Unfortunately, large social forces such as increased urbanization, reduced land access, fading baby-boomers, and more recreational options also cut into hunting participation — all of which Heberlein, Winkler and others noted long before 2014. Gun-deer license sales peaked in 1990 at 699,275, but sunk to 622,542 (-11%) by 2010.
Rather than accept Kaz’s false assumptions about gun-hunters’ motivations, the DNR’s researchers asked former gun-hunters why they quit after 2016. They found only 2% had since bought a crossbow license. In fact, gun-hunters were 10 times more likely to add crossbows as an option than they were to stop gun-hunting and switch to crossbows.

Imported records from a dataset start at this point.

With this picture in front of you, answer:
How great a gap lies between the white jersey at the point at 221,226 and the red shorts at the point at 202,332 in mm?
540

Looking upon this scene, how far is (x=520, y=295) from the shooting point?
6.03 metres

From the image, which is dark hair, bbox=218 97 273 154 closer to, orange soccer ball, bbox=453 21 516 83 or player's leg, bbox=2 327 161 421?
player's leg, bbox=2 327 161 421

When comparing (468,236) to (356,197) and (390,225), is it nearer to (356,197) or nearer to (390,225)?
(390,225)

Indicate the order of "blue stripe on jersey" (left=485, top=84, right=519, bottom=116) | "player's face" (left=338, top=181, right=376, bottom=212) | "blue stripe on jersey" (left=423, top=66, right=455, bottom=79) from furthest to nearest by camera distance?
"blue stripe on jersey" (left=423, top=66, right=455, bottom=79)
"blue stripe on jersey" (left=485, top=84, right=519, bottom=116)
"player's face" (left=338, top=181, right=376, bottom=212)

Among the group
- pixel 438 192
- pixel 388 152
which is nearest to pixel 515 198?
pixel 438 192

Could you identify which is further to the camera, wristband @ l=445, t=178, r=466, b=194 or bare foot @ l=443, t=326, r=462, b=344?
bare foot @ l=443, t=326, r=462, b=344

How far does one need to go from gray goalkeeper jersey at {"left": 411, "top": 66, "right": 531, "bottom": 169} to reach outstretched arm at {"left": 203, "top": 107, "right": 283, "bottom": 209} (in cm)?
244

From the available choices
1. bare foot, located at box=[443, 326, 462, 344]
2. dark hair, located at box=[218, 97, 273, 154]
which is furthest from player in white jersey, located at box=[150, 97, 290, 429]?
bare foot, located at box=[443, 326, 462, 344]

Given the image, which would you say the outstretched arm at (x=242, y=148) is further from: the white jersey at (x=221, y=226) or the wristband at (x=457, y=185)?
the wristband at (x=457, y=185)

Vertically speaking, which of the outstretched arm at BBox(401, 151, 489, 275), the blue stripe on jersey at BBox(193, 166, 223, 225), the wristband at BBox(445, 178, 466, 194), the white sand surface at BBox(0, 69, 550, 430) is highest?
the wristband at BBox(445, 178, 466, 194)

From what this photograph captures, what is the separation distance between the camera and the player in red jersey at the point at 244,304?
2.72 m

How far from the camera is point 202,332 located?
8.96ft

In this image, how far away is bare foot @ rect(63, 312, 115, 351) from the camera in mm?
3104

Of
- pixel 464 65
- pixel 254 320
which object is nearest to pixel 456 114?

They also weren’t very grumpy about crossbow hunters killing “their deer” before gun season. Of 56 factors gun-hunters cited for quitting, the top two were that they no longer enjoyed deer hunting, and they didn’t see enough deer. At No. 36 was “crossbows reduced my harvest chances,” and No. 45 was “compound bows reduced my harvest chances.”
Still, no one expects Kaz to accept the findings. Facts don’t faze him, even though he says “facts are facts” during Board meetings. An hour before the Board discussed the crossbow report at its Oct. 22 meeting, Kaz even said, “I’m not one for taking (recreation) away from people unless there’s some science to support it.”
Buck pellets. No anti-hunter rivals Kaz for cutting hunting opportunities this century, and science had nothing to do with his actions. Consider:
-- Kaz supported snowmobiling groups at public hearings in 2001, 2005 and 2006 to oppose December antlerless-only gun seasons;
-- Kaz led efforts in 2011 to end a 15-year run of antlerless-only gun seasons in mid-October;
-- Kaz eliminated the 2015 holiday hunt with no DNR input;
-- Kaz imposed antlerless-only restrictions on holiday hunts since 2016, even in CWD-infected counties where bucks should be targeted to reduce disease spread;
-- Kaz voted the past two years to cut three weeks from the state’s ruffed grouse season.
Kaz also misstates facts so routinely that the Board should fact-check everything he says or writes. For example, he claimed at its Oct. 22 meeting that archers take 40% of Michigan’s annual deer kill. Actually, it was 31% in 2018. And in his September CWD subcommittee report, Kaz claimed his home county, Waukesha, “has not had a (CWD) detection in years.” Actually, it’s had 12 since 2012, including three so far this fall.
It’s time Kaz’s fellow NRB members quit helping him pound his round pegs into science’s square holes.